Si avvicina al mio letto e controlla il monitor. Non so che diamine ci sia scritto, ma devono smetterla di darmi l'impressione di essere una malata terminale. « Tuo fratello ha chiesto di poteri incontrare.  Sembrava molto confuso, ma piano piano ha cominciato a ricordare le cose con chiarezza e ora non la smette di parlare di te, di quanto sei meravigliosa, di come ti sei battuta contro i mostri... sei il suo idolo insomma » dice, riempiendomi il cuore di speranza. Piego le labbra in un sorriso involontario e per la prima volta dopo giorni sento finalmente di poter gioire per qualcosa che ne vale la pena.

« Quando? » chiedo a bruciapelo. La donna esita lanciando fugaci occhiatine al ragazzo biondo, il che mi fa pentire amaramente di quell'attimo di gioia. « Che c'è? Cosa non va? »

« Le procedure dell'incontro saranno diverse per te che vieni dall'Esterno, ma non preoccuparti, lo facciamo per il tuo bene. » sono confusa. « Sarai in una stanza diversa dalla sua, ma avrete comunque la possibilità di comunicare tra di voi. »

« Perché non posso stare con lui? » chiedo, ancora più confusa.

« Siete entrambi in Quarantena. » si limita a rispondermi, ma so che intende qualcosa d'altro.

Detto questo lascia la stanza senza prima ridare un'occhiata al monitor, per poi allontanarsi a passo svelto.

« Tu ne sai qualcosa vero? » dico a lui, che durante tutta la nostra breve chiacchierata è rimasto impalato a fissarmi.

Sospira con finto dispiacere. « Ho la bocca cucita Jane Doe. »

« Mi chiamo Nina » replico con tono più seccato del voluto.

Lui fa spallucce e si avvicina ancora di più al lettino dove sono sdraiata.

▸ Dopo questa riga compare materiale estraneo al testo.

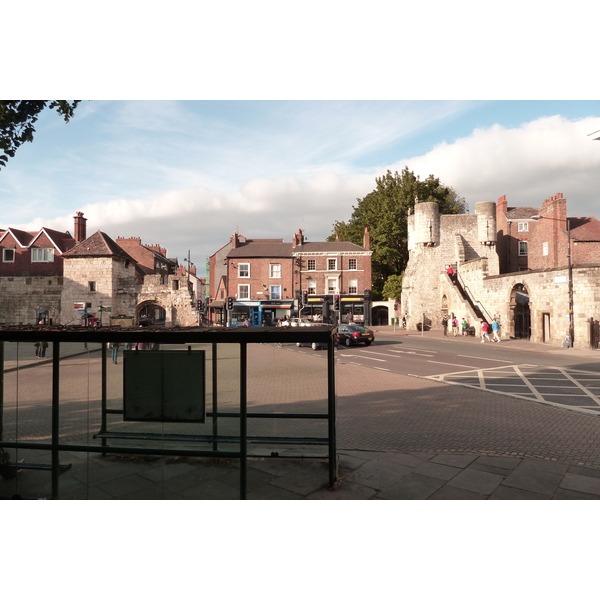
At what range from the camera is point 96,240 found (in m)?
33.6

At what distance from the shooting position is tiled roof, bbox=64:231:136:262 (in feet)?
107

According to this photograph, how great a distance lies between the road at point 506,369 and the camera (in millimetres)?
10062

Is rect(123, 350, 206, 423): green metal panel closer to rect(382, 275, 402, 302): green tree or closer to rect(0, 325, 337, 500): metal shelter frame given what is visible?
rect(0, 325, 337, 500): metal shelter frame

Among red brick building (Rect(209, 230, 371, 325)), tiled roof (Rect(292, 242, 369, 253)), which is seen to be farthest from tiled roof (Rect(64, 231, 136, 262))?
tiled roof (Rect(292, 242, 369, 253))

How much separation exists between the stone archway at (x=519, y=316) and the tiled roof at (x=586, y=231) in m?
15.8

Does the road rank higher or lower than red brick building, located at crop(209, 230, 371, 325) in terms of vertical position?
Answer: lower

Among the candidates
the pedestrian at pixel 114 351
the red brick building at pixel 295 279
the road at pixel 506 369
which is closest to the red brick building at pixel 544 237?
the red brick building at pixel 295 279

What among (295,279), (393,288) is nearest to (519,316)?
(393,288)

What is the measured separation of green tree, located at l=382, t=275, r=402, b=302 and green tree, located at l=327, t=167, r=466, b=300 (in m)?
2.73

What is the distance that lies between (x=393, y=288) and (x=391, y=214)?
28.5 feet

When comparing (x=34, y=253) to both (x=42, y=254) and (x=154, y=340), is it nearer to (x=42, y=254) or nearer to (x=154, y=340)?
(x=42, y=254)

Con la delicatezza di un elefante in un negozio di cristalli, mi prende il braccio livido e lo osserva annuendo. Dopodiché se ne va senza proferir parola.

Come sono strani. Penso.

Mi alzo e raggiungo la porta scorrevole trasparente : dopo la parete a specchio, è una delle uniche cose che mi consente di poter osservare l'ambiente esterno alla mia “cella”.

Sembra di essere in galera. Non che ci sia mai stata, ma un corridoio lungo e stretto, interrotto qua e là da tante altre porte scorrevoli trasparenti dà tanto l'aria da carcere. Tutte quante le celle sono illuminate all'interno, segno che ci deve per forza essere qualcuno. Ad un certo punto passa una guardia. Di scatto indietreggio e mi nascondo appoggiandomi alla parete bianca, come quando, al negozio di vestiti, avevo avvertito la presenza di qualcuno che si avvicinava. Ai tempi il pericolo erano i “malati”, ora il pericolo sembro essere io. E se quelli che si prendono cura di me in realtà sono pure loro “malati”, allora sono proprio nelle mani sbagliate.

Eppure, per tutto il poco tempo che ho passato in prigionia, mi sembra di non aver mai avvertito quella sensazione.

La sensazione di essere carne al macello.